Salir del agua forma parte del comportamiento natural de las tortugas acuáticas. En su hábitat pasan muchas horas tomando el sol sobre troncos, piedras o la orilla de lagos y ríos.
Este comportamiento cumple varias funciones esenciales:
- Regular su temperatura corporal.
- Secar el caparazón y la piel.
- Reducir el riesgo de infecciones causadas por hongos y bacterias.
- Favorecer la síntesis de vitamina D3 cuando reciben radiación ultravioleta (UVB), imprescindible para absorber el calcio correctamente.
- Descansar y sentirse seguras.
Si una tortuga no puede abandonar el agua durante largos periodos, su salud puede verse seriamente comprometida.

La importancia de la luz UVB
En un acuaterrario instalado dentro de casa no basta con colocar la tortuga cerca de una ventana. El cristal filtra la mayor parte de la radiación ultravioleta necesaria para estos reptiles.
Por ello, es recomendable instalar una lámpara UVB específica para reptiles junto con una lámpara de calor que cree una zona de asoleamiento. De esta forma, la tortuga podrá alcanzar la temperatura adecuada mientras recibe la radiación necesaria para mantener unos huesos y un caparazón fuertes.
¿Qué ocurre si una tortuga permanece siempre en el agua?
La falta de una zona seca puede provocar diversos problemas de salud, entre ellos:
- Reblandecimiento del caparazón.
- Enfermedad metabólica ósea por déficit de calcio.
- Infecciones bacterianas o fúngicas en el caparazón.
- Problemas en la piel.
- Estrés y disminución de su calidad de vida.
Muchos de estos trastornos pueden prevenirse simplemente proporcionando un hábitat adecuado.
¿Las tortugas de agua duermen dentro del agua?
Sí. Muchas especies acuáticas descansan y duermen bajo el agua, apoyadas sobre el fondo o sobre alguna roca o tronco. Durante el sueño reducen su actividad y suben ocasionalmente a la superficie para respirar.
Sin embargo, también pueden descansar sobre la plataforma seca cuando lo desean.

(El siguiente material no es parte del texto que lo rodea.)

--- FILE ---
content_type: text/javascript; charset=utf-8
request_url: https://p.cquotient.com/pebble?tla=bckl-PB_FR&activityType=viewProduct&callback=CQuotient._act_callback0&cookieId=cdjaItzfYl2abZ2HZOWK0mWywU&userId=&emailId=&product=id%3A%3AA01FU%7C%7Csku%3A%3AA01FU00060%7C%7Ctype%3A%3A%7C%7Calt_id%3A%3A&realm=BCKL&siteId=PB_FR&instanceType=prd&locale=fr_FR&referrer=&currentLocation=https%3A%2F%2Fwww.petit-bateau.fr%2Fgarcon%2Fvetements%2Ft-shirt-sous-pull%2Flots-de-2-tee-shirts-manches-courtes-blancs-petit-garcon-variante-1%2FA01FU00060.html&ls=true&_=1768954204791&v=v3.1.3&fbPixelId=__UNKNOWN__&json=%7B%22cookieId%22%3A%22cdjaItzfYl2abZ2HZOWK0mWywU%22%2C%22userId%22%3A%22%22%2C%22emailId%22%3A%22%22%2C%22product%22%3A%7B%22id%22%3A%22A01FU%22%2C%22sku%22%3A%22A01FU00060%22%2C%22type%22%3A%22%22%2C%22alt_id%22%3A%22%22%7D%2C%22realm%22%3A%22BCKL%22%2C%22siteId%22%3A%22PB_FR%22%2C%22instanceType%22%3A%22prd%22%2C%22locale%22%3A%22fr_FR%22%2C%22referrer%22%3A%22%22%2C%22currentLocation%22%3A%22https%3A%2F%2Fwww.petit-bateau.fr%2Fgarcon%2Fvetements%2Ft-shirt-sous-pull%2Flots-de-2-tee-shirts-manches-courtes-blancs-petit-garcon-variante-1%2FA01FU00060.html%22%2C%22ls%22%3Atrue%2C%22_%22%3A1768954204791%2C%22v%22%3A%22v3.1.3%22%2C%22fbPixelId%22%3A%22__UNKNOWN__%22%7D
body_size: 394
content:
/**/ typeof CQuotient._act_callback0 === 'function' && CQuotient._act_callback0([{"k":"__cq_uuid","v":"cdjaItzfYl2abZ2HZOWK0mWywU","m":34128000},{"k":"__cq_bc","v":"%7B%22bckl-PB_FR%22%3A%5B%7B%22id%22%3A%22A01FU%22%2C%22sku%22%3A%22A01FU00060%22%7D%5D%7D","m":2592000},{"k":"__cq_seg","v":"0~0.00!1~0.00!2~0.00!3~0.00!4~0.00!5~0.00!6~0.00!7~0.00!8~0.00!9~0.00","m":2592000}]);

Lo importante es que siempre tengan ambas opciones disponibles.

Cómo debe ser el acuaterrario ideal
Para garantizar el bienestar de una tortuga de agua, el acuaterrario debería incluir:
- Agua limpia y filtrada.
- Una profundidad suficiente para nadar cómodamente.
- Una plataforma seca de fácil acceso.
- Iluminación UVB específica para reptiles.
- Una lámpara de calor sobre la zona de asoleamiento.
- Temperaturas adecuadas según la especie.
- Espacio suficiente para que pueda crecer y moverse con normalidad.
Un buen hábitat es la clave para una vida larga
Las tortugas acuáticas pueden vivir varias décadas si reciben los cuidados adecuados. La calidad del agua, una alimentación equilibrada y un acuaterrario correctamente equipado son factores determinantes para prevenir enfermedades y favorecer su bienestar.
Permitir que puedan alternar entre el agua y la zona seca reproduce su comportamiento natural y contribuye a que disfruten de una vida mucho más saludable.
En definitiva, las tortugas de agua no deben permanecer siempre sumergidas. Necesitan un entorno que combine agua limpia, una plataforma seca, calor e iluminación UVB para desarrollarse correctamente y mantener un caparazón fuerte y un buen estado de salud.